Now, one instance of realtimeclock and two threads call setclockid and clockid at the same time, and the following event sequence occurs:

T1 call setclockid (5)
T1 puts 5 into its own private working memory
T2 call setclockid (10)
T2 puts 10 into its own private working memory
T1 calls clockid, which returns 5
5 is returned from the private working memory of T1

The call to clocki should return 10 because this is set by T2, but 5 is returned because the read/write operation is performed on the private working memory rather than the primary memory. Assignment operations are atomic, but because JVM allows such actions, thread security is not certain. At the same time, JVM behavior is not guaranteed.
 
The two threads have their own private copies instead of the primary memory. If this behavior occurs, the private local variables must be consistent with the primary storage under the following two conditions:

1. Use volatile to declare Variables
2. The accessed variable is in the synchronization method or synchronization block.

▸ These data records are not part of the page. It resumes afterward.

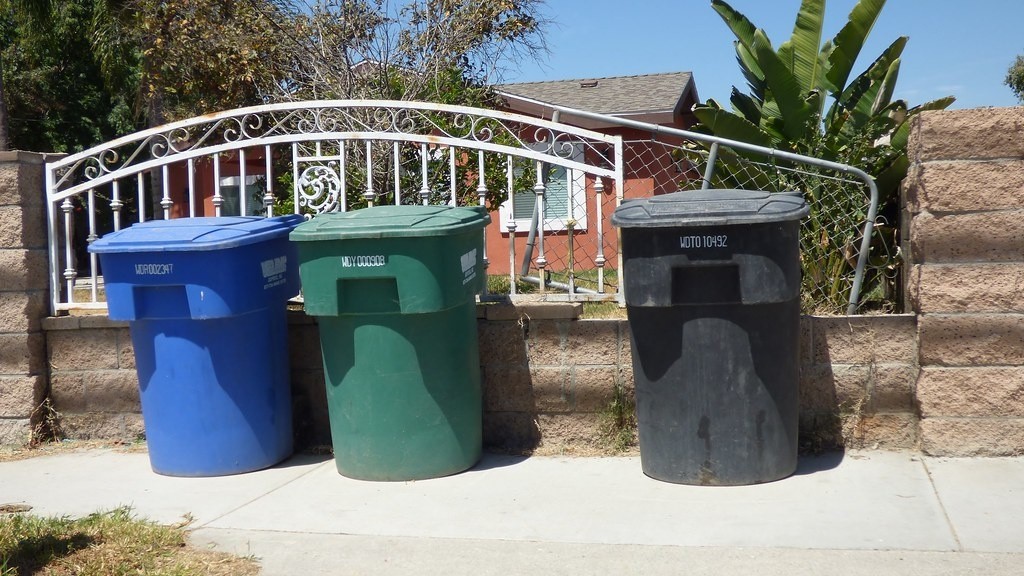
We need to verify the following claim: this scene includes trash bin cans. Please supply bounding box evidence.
[87,214,308,478]
[610,188,811,487]
[290,204,494,482]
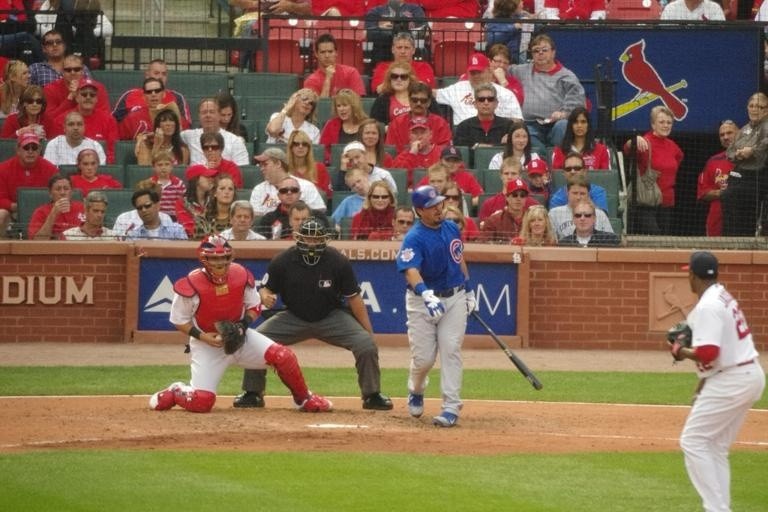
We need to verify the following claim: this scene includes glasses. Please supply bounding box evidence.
[143,88,164,95]
[45,39,63,46]
[202,144,221,152]
[23,144,39,152]
[80,92,97,98]
[492,57,510,66]
[134,203,154,211]
[531,47,552,53]
[63,66,82,73]
[278,73,429,199]
[476,95,497,103]
[506,165,593,218]
[26,97,43,105]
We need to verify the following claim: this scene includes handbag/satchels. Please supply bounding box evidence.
[626,140,664,211]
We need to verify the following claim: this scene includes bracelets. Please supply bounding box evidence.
[465,279,473,293]
[414,282,428,297]
[189,327,202,340]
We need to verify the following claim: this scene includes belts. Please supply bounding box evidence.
[407,282,464,299]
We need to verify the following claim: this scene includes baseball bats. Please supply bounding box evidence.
[471,310,543,390]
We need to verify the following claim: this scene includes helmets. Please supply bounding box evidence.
[410,183,448,210]
[196,232,234,286]
[291,216,331,266]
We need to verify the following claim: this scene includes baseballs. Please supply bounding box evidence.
[215,335,223,341]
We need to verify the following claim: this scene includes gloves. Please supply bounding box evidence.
[463,280,478,315]
[421,288,448,321]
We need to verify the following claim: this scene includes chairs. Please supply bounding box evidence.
[0,0,767,244]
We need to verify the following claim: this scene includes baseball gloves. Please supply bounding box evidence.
[666,323,691,361]
[214,319,248,354]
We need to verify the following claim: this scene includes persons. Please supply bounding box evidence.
[396,185,476,427]
[623,106,685,236]
[220,200,266,240]
[234,218,393,410]
[150,234,333,413]
[667,252,766,512]
[235,1,620,248]
[697,92,768,236]
[659,1,768,75]
[1,0,249,242]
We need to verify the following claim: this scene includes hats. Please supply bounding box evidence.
[440,146,462,162]
[253,146,290,167]
[17,132,41,149]
[684,249,719,281]
[467,52,490,72]
[148,101,182,128]
[78,76,100,91]
[185,163,219,182]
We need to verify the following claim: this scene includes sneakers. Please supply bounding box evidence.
[148,382,185,411]
[407,392,424,418]
[291,390,333,413]
[361,392,393,410]
[232,391,266,408]
[432,411,458,427]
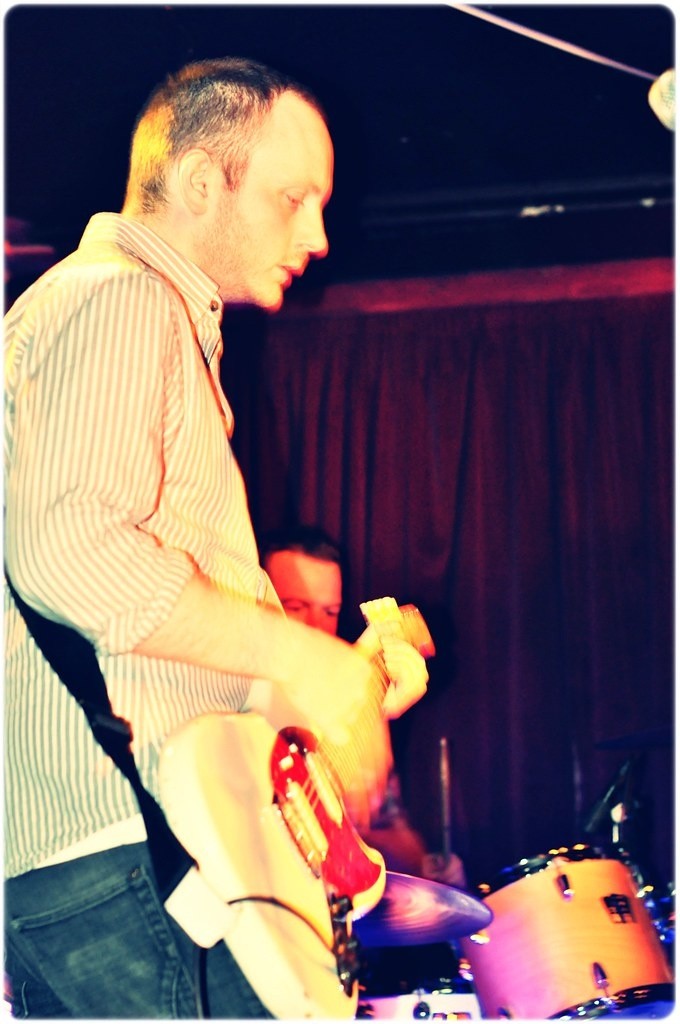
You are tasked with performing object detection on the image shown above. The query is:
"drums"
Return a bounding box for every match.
[458,841,676,1020]
[356,975,482,1021]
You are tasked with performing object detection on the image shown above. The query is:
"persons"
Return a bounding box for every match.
[260,526,469,992]
[3,55,430,1020]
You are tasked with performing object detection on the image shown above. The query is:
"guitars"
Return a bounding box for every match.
[154,592,438,1021]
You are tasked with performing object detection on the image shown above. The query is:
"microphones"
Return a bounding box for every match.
[586,762,632,835]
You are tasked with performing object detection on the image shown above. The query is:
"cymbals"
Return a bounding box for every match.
[348,869,496,951]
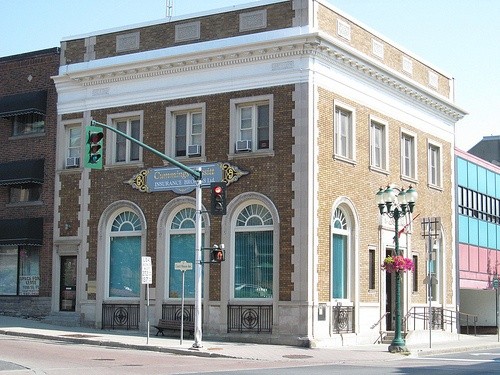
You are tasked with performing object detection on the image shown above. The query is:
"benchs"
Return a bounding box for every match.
[152,318,194,340]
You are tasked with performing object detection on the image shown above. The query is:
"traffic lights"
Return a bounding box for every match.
[84,125,103,169]
[212,249,225,261]
[210,182,227,215]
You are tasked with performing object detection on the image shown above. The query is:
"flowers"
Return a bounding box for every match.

If the variable is declared as volatile, it will be consistent with the primary storage during each access. This consistency is ensured by the Java language and is atomic, even a 64-bit value. (Note that many JVMs do not correctly implement the volatile keyword. You can find more information at www.domainoft.com .) In addition, if the variable is accessed in the synchronous method or synchronization block, when the lock is obtained at the entrance of the method or block and the method or block exits, the lock is released because the variable is synchronized.
Any method can ensure that clockid returns 10, that is, the correct value. If the frequency of variable access is different, your selected performance is different. If you update many variables, using volatile may be slower than using synchronization. Remember, if the variable is declared as volatile, it will be consistent with the primary storage during each access. In contrast, when using synchronization, the variables are only consistent with the primary storage when the lock is obtained and the lock is released. However, synchronization causes less code concurrency.

If you update many variables and do not want to have the loss of synchronizing each access to the primary storage, or you want to exclude concurrency for other reasons, you can consider using synchronization.